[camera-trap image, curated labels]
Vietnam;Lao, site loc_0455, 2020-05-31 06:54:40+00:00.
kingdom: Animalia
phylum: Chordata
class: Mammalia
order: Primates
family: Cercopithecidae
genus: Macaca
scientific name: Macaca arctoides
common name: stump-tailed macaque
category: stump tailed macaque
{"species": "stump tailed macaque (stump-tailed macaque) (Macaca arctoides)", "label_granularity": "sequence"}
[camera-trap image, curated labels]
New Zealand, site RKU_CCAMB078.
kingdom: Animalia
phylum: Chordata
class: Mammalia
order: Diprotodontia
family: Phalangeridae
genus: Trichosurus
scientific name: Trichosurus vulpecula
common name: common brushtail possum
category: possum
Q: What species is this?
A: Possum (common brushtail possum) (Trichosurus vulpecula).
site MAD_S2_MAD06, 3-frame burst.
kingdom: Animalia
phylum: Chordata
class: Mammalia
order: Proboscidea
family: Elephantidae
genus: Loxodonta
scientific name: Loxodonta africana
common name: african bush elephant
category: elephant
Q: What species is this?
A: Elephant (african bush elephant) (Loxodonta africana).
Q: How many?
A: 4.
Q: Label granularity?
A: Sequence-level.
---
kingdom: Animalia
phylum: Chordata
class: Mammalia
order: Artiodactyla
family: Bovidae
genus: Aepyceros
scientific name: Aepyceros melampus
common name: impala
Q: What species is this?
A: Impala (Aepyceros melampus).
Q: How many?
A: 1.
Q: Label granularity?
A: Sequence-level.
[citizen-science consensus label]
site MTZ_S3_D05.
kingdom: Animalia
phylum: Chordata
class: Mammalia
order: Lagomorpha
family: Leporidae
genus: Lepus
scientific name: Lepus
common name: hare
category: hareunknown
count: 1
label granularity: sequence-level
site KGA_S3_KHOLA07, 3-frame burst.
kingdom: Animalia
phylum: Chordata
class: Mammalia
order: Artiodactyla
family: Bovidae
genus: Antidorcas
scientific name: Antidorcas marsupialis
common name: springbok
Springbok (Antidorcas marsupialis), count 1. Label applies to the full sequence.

• Task item:
Please report the number of lines in the data that include "category", with no other words.

• Result:
4